▸ **REQUIRED TASK**
Format every line of the rows below as a two-column Markdown table, with a running line number under "No." and the line itself under "Line". Leave out blank lines.

▸ **RECORDS SUPPLIED**
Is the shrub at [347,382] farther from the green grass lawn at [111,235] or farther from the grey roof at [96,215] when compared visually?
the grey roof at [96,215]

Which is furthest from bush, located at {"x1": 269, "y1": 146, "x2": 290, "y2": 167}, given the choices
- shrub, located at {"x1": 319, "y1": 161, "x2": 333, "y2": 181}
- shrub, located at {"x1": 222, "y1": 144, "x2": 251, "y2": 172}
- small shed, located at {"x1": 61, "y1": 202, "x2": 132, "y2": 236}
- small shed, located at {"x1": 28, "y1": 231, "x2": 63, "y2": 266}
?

▸ **FINISHED ANSWER**
| No. | Line |
|---|---|
| 1 | Is the shrub at [347,382] farther from the green grass lawn at [111,235] or farther from the grey roof at [96,215] when compared visually? |
| 2 | the grey roof at [96,215] |
| 3 | Which is furthest from bush, located at {"x1": 269, "y1": 146, "x2": 290, "y2": 167}, given the choices |
| 4 | - shrub, located at {"x1": 319, "y1": 161, "x2": 333, "y2": 181} |
| 5 | - shrub, located at {"x1": 222, "y1": 144, "x2": 251, "y2": 172} |
| 6 | - small shed, located at {"x1": 61, "y1": 202, "x2": 132, "y2": 236} |
| 7 | - small shed, located at {"x1": 28, "y1": 231, "x2": 63, "y2": 266} |
| 8 | ? |